Heroes are made, not born. And according to students at the University of Maryland, San Francisco 49ers Quarterback Colin Kaepernick made himself into a hero last Friday when he refused to stand for the playing of the national anthem.
According to Campus Reform, which took its cameras to the university’s campus, one student said, “I think what he did was great, it’s heroic, it’s sending a message,” while another concurred, telling interviewer Cabot Phillips, “I would say it’s pretty heroic. I respect people who stand up for what they believe in.”
One might quibble with her use of the metaphor “stand up for what they believe in” to describe someone who refused to stand.
But the fun (read “revealing”) part of the interview came when Phillips asked students to recite “The Star-Spangled Banner,” the poem that provides the lyrics of the national anthem. The majority of them, he writes, could not.
Here’s the video:
These students are not alone in their praise for Kaepernick or in fostering the implication that the anthem is in some way “a celebration of slavery,” as one writer put it. LU’s Joe Newby has more on this aspect of the story at Conservative Firing Line.

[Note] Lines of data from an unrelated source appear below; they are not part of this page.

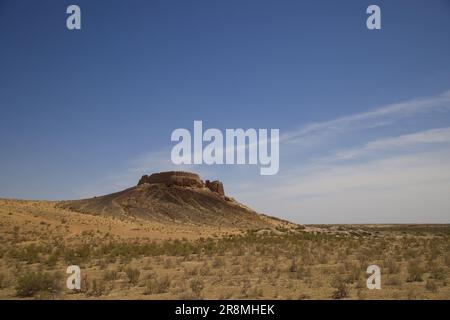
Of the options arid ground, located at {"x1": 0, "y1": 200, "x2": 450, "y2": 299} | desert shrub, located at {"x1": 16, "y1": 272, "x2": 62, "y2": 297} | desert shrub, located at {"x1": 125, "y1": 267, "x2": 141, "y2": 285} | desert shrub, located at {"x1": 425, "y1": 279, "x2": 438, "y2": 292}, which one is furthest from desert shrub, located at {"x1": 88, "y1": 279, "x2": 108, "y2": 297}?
desert shrub, located at {"x1": 425, "y1": 279, "x2": 438, "y2": 292}

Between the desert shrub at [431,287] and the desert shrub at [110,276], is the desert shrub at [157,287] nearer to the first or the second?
the desert shrub at [110,276]

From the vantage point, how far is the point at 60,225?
37000 millimetres

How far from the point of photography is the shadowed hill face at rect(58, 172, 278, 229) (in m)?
69.2

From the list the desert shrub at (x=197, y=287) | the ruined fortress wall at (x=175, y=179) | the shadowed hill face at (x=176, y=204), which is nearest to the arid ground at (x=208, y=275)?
the desert shrub at (x=197, y=287)

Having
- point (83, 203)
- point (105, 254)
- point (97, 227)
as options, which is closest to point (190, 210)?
point (83, 203)

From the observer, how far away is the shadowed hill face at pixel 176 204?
69.2 meters

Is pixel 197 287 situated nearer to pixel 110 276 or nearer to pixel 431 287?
pixel 110 276

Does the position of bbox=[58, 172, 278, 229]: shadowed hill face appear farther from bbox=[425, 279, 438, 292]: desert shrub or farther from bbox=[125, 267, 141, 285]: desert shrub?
bbox=[425, 279, 438, 292]: desert shrub

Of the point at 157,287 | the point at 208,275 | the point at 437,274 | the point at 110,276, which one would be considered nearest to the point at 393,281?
the point at 437,274
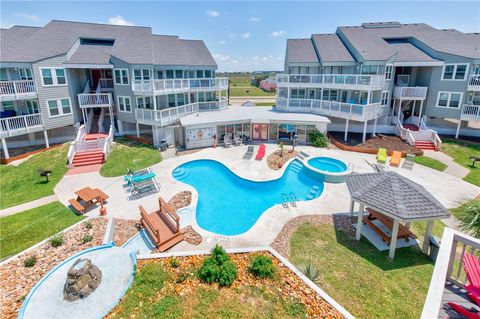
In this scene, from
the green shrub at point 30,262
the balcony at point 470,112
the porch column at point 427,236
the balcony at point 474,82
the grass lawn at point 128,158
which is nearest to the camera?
the green shrub at point 30,262

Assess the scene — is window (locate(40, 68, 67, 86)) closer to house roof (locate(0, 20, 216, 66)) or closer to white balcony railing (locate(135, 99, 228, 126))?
house roof (locate(0, 20, 216, 66))

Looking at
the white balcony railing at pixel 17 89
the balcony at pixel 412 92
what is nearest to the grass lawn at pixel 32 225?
the white balcony railing at pixel 17 89

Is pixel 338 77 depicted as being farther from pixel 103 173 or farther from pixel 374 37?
pixel 103 173

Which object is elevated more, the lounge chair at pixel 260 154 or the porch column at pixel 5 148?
the porch column at pixel 5 148

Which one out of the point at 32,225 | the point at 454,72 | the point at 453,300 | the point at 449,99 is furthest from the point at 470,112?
the point at 32,225

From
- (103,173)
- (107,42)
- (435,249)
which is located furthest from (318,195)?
(107,42)

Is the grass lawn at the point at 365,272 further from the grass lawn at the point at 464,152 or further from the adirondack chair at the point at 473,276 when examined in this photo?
the grass lawn at the point at 464,152
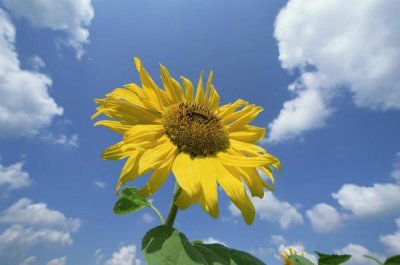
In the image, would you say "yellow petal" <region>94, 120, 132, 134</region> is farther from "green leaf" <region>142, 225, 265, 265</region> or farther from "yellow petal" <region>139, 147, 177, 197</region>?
"green leaf" <region>142, 225, 265, 265</region>

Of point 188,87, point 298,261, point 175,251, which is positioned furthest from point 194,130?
point 298,261

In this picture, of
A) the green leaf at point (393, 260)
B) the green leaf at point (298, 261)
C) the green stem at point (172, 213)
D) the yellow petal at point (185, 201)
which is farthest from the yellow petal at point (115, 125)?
the green leaf at point (393, 260)

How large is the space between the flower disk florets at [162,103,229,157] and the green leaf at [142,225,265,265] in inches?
48.0

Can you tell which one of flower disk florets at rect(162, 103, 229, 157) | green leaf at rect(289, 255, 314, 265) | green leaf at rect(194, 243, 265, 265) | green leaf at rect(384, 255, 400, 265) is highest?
flower disk florets at rect(162, 103, 229, 157)

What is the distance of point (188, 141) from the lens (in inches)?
153

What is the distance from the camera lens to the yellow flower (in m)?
3.15

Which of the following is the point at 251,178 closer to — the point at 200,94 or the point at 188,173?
the point at 188,173

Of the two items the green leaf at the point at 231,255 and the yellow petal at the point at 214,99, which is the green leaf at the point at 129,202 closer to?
the green leaf at the point at 231,255

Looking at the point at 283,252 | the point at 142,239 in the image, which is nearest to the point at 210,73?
the point at 142,239

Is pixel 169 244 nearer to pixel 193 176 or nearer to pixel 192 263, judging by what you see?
pixel 192 263

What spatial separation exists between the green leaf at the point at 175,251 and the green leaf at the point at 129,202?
80 centimetres

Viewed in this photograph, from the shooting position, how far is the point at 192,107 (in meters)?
4.44

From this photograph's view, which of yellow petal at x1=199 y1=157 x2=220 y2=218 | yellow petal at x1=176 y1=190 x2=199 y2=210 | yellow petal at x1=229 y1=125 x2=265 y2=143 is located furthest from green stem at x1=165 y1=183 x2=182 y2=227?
yellow petal at x1=229 y1=125 x2=265 y2=143

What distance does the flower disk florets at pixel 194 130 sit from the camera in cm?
388
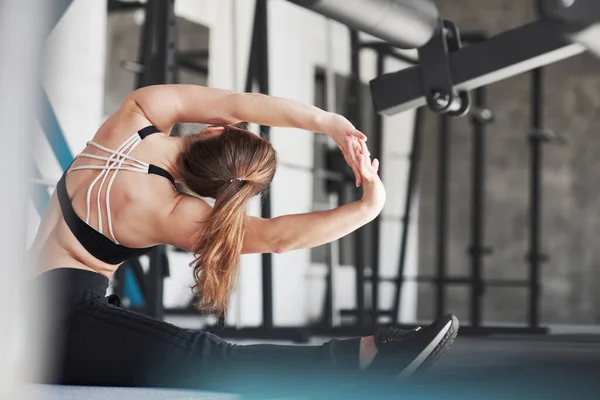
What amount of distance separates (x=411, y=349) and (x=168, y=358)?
0.41 m

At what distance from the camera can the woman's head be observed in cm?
144

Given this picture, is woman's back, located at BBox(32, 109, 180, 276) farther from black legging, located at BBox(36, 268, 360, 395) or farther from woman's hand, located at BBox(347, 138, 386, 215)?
woman's hand, located at BBox(347, 138, 386, 215)

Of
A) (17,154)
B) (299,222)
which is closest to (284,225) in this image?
(299,222)

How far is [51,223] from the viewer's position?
156cm

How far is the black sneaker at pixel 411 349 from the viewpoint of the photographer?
1.45 m

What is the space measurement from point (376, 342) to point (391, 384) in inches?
3.1

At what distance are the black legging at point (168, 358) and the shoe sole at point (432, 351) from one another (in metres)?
0.09

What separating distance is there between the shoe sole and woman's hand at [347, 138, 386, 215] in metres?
0.23

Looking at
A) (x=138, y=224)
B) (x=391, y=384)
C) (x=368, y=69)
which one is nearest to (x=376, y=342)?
(x=391, y=384)

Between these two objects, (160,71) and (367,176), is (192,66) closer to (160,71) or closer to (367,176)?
(160,71)

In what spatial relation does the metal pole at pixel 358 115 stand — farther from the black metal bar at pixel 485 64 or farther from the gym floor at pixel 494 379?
the black metal bar at pixel 485 64

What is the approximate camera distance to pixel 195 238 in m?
1.45

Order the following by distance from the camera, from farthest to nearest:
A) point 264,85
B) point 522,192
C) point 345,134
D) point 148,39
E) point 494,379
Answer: point 522,192
point 264,85
point 148,39
point 494,379
point 345,134

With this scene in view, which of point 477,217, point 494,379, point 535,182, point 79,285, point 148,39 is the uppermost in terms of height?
point 148,39
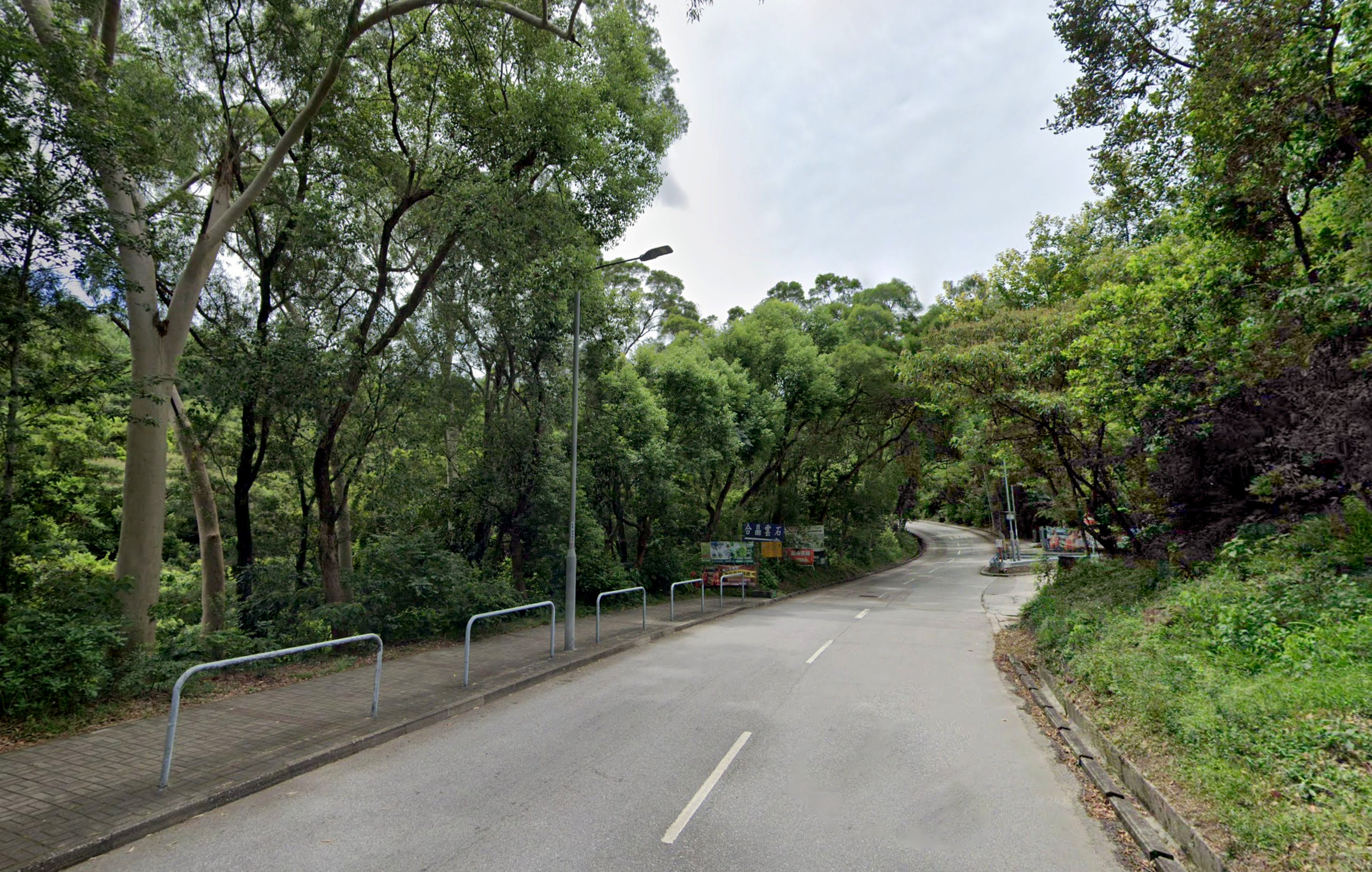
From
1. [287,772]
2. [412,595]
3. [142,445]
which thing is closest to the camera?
[287,772]

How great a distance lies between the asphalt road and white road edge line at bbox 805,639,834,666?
4.10 ft

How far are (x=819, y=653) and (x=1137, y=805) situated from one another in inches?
255

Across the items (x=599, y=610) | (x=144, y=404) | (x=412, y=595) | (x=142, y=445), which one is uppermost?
(x=144, y=404)

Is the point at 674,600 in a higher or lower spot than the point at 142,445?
lower

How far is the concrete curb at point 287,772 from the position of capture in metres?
3.94

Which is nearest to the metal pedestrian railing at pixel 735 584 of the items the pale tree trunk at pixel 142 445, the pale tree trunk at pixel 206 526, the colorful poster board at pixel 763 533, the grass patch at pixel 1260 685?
the colorful poster board at pixel 763 533

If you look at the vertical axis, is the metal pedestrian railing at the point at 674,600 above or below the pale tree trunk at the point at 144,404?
below

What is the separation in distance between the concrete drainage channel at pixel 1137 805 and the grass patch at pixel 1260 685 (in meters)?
0.14

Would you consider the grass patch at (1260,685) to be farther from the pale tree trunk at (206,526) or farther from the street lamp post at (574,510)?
the pale tree trunk at (206,526)

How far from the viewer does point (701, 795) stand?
16.1 ft

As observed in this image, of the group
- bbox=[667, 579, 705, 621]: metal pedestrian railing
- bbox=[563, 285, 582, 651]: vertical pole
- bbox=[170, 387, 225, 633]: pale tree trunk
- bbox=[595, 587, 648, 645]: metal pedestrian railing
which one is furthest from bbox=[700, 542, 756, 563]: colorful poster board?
bbox=[170, 387, 225, 633]: pale tree trunk

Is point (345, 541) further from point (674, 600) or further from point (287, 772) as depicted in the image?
point (287, 772)

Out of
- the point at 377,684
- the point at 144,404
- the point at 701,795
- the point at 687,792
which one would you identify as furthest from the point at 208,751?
the point at 144,404

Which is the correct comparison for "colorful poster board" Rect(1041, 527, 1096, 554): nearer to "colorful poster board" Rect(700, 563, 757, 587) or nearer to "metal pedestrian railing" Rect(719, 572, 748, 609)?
Result: "colorful poster board" Rect(700, 563, 757, 587)
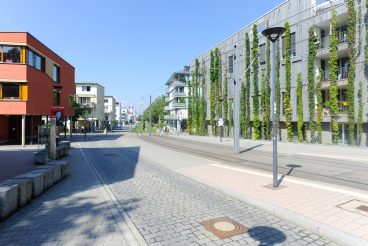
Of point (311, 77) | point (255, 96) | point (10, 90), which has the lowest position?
point (10, 90)

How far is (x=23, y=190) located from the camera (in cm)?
738

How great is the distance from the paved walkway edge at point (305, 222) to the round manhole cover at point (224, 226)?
126cm

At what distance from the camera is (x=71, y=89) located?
4453 cm

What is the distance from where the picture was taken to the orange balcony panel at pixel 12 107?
84.9ft

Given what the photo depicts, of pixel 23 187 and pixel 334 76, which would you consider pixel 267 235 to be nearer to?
pixel 23 187

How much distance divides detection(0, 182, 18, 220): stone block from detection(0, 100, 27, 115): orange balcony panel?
2172 centimetres

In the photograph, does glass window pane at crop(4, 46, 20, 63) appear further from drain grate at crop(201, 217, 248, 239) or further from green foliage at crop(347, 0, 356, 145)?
green foliage at crop(347, 0, 356, 145)

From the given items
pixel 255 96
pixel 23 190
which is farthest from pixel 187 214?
pixel 255 96

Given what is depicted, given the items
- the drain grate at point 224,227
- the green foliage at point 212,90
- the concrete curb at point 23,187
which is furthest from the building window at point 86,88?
the drain grate at point 224,227

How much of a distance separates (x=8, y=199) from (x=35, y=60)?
2668 centimetres

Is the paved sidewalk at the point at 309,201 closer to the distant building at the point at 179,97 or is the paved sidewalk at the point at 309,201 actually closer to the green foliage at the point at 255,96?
the green foliage at the point at 255,96

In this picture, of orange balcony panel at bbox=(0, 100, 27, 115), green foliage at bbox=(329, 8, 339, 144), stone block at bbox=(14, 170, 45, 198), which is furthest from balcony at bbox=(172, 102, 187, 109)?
stone block at bbox=(14, 170, 45, 198)

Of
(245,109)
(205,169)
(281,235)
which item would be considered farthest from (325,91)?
(281,235)

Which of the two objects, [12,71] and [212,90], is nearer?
[12,71]
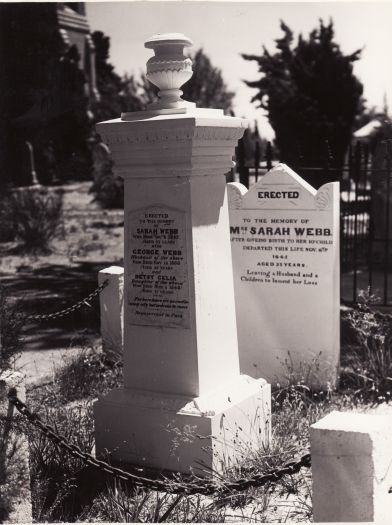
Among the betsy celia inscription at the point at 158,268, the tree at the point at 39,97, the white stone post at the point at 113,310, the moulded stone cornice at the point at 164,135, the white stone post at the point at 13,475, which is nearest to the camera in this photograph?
the white stone post at the point at 13,475

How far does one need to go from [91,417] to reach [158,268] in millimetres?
1290

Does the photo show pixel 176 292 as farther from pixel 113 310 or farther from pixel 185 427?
→ pixel 113 310

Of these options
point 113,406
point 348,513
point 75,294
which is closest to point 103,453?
point 113,406

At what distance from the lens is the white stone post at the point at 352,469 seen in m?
2.85

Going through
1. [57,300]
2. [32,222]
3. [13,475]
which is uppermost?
[32,222]

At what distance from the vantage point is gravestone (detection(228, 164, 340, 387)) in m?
6.08

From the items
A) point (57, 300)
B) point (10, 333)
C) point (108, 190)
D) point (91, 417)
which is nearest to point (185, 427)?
point (91, 417)

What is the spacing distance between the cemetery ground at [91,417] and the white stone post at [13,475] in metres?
0.17

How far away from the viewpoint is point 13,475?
3.54 metres

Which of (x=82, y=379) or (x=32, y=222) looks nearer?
(x=82, y=379)

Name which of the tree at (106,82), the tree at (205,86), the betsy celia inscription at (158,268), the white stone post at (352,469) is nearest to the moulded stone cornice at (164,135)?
the betsy celia inscription at (158,268)

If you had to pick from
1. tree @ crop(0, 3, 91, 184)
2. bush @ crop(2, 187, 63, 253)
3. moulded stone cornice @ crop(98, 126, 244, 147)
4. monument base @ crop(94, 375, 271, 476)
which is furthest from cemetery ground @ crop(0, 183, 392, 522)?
tree @ crop(0, 3, 91, 184)

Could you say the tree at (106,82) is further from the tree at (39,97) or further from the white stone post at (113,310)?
the white stone post at (113,310)

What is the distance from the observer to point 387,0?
5004mm
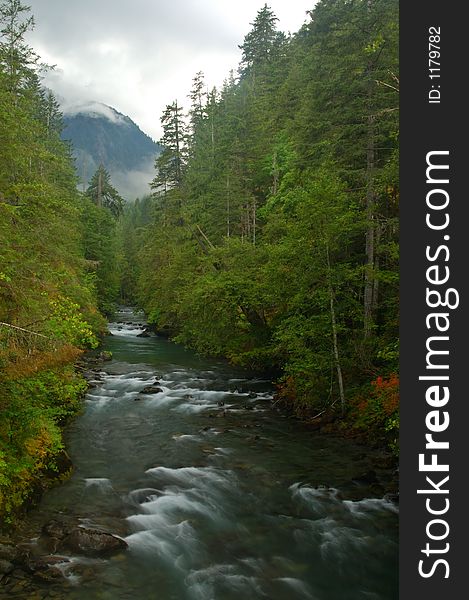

In the meantime, those who believe that Colin Kaepernick behaved heroically or demonstrated bravery, as the mother of performer Beyoncé put it, should be asked to explain how. It is easy to show disrespect for the flag or the national anthem in a country like ours, which promotes free expression. If Kaepernick’s supporters or the athlete himself want to know the risks of showing disrespect — even unintentionally — in a nation that oppresses its citizens, they should ask former North Korean Vice Premier for Education Kim Yong-Jin. Of course, they might have difficulty. Kim was executed for “bad posture” and falling asleep at a state meeting.